Stated problem 1:
Could you restate, word for word, the listing lines starting at the line that contains "Which of the tree" and ending at the line that contains "39.5 inches"?

New York State U&CF Council

(Cold Brook, New York) The New York State Urban and Community Forestry Council, working in conjunction with environmental nonprofit groups, secured $500,000 in state funding for urban forestry in both 2005 and 2006.



Category: Advocacy

OVERVIEW
The Council is part of a coalition requesting $5 million in state forestry funds in 2007. Four million of these dollars would go for reforestation in four counties in western New York that suffered severe tree damage from early winter storms. One million would be awarded through a competitive application process to localities throughout the state for the development of urban and community forestry management plans, inventories, and trees.
The Council and its partners were first able to obtain state funding in 2003 through the state Environmental Protection Fund. Initially $150,000 was designated for urban and community forestry programs in localities with populations of 65,000 or more.

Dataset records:
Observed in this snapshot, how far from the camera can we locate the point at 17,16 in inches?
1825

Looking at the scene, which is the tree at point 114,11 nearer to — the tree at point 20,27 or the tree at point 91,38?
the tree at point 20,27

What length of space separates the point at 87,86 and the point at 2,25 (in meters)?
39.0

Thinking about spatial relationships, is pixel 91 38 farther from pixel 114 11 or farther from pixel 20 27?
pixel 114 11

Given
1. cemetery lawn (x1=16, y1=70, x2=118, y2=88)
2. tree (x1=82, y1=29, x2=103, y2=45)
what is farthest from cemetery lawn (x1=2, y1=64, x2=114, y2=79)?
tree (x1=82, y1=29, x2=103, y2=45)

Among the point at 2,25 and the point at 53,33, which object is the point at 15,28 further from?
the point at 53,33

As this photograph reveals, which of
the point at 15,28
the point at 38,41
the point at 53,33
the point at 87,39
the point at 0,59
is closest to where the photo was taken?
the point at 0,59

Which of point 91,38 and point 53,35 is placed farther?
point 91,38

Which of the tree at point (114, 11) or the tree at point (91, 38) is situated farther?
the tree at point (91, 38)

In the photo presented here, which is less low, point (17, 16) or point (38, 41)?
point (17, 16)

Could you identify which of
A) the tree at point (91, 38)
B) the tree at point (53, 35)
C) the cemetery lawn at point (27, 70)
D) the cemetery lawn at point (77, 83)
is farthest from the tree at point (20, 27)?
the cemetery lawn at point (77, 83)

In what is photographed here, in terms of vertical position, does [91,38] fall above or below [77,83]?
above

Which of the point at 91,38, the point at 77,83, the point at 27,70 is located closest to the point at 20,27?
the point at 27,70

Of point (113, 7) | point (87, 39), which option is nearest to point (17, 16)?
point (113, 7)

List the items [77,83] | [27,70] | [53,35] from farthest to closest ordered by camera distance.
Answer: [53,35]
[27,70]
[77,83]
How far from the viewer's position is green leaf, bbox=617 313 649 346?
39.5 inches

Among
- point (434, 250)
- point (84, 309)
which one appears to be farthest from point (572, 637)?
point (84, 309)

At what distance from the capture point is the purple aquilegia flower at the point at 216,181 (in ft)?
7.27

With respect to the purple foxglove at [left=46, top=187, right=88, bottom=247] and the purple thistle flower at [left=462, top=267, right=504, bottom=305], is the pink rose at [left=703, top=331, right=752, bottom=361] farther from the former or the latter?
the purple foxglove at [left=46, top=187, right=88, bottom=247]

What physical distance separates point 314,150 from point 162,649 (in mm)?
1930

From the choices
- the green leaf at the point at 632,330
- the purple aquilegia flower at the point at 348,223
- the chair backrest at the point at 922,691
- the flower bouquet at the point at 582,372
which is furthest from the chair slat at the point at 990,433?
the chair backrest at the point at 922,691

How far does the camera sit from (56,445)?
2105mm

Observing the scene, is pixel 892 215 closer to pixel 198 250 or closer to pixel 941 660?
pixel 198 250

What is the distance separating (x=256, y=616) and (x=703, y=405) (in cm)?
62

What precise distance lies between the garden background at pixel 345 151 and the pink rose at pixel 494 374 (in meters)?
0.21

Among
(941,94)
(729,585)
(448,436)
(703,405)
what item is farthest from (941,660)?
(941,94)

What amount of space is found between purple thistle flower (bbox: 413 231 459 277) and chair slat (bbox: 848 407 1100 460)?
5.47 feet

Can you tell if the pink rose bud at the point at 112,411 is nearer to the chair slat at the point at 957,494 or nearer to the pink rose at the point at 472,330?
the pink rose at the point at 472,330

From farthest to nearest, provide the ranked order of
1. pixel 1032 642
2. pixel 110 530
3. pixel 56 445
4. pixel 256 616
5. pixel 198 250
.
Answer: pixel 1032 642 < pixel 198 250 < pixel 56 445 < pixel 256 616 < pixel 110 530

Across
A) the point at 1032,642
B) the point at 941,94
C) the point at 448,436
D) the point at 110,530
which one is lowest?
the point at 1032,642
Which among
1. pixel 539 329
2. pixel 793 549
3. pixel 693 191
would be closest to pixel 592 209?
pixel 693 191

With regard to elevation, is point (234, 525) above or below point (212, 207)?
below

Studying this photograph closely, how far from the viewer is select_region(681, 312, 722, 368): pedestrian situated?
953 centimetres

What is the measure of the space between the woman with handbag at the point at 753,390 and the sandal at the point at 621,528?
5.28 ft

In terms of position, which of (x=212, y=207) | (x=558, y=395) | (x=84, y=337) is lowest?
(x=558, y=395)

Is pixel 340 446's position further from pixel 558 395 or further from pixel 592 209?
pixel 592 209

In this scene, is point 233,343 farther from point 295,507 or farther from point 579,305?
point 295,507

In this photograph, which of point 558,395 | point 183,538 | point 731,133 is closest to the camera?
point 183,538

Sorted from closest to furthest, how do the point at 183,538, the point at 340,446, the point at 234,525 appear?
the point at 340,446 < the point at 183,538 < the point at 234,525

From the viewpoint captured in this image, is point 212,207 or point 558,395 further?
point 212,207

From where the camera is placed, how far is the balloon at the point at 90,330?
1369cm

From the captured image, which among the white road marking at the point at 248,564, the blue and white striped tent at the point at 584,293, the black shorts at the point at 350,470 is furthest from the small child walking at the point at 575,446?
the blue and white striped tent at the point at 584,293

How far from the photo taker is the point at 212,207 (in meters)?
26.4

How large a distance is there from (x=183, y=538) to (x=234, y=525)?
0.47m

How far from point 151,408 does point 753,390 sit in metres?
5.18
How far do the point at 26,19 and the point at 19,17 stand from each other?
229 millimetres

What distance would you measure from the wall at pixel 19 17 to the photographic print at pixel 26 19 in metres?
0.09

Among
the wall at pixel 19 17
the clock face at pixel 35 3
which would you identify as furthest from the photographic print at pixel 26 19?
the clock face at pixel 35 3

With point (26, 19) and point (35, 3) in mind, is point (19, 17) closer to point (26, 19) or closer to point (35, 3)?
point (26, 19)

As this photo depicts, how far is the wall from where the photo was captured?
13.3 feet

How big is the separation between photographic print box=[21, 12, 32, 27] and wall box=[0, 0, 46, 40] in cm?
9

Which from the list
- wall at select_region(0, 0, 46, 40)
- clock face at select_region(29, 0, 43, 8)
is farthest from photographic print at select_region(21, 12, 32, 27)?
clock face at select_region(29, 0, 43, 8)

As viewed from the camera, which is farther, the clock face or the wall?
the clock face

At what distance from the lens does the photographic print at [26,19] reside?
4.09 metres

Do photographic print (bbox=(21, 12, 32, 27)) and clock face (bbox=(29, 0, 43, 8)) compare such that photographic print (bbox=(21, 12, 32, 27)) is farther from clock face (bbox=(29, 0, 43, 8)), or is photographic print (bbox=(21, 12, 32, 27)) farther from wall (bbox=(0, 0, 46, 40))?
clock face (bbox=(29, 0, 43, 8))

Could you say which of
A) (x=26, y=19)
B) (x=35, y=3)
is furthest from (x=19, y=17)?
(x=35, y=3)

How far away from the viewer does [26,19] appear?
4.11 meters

Stated problem 2:
Can you quote the entire text on the New York State Urban and Community Forestry Council word for word?

Task result 1:
Which of the tree at point (114, 11) or the tree at point (91, 38) is situated farther?
the tree at point (91, 38)

In the photo presented here, which is less low, point (17, 16) or point (38, 41)?
point (17, 16)

Could you identify which of
A) the tree at point (91, 38)
B) the tree at point (53, 35)
C) the cemetery lawn at point (27, 70)
D) the cemetery lawn at point (77, 83)
is farthest from the tree at point (20, 27)?
the cemetery lawn at point (77, 83)

In what is photographed here, in terms of vertical position, does [91,38] fall above or below [77,83]?
above

Which of the point at 91,38, the point at 77,83, the point at 27,70 is located closest to the point at 20,27?
the point at 27,70

Of point (113, 7) | point (87, 39), which option is nearest to point (17, 16)?
point (113, 7)

List the items [77,83] | [27,70] | [53,35] from farthest to closest ordered by camera distance.
Answer: [53,35]
[27,70]
[77,83]
How far from the viewer's position is green leaf, bbox=617 313 649 346?
39.5 inches

Task result 2:
New York State U&CF Council

(Cold Brook, New York) The New York State Urban and Community Forestry Council, working in conjunction with environmental nonprofit groups, secured $500,000 in state funding for urban forestry in both 2005 and 2006.



Category: Advocacy

OVERVIEW
The Council is part of a coalition requesting $5 million in state forestry funds in 2007. Four million of these dollars would go for reforestation in four counties in western New York that suffered severe tree damage from early winter storms. One million would be awarded through a competitive application process to localities throughout the state for the development of urban and community forestry management plans, inventories, and trees.
The Council and its partners were first able to obtain state funding in 2003 through the state Environmental Protection Fund. Initially $150,000 was designated for urban and community forestry programs in localities with populations of 65,000 or more.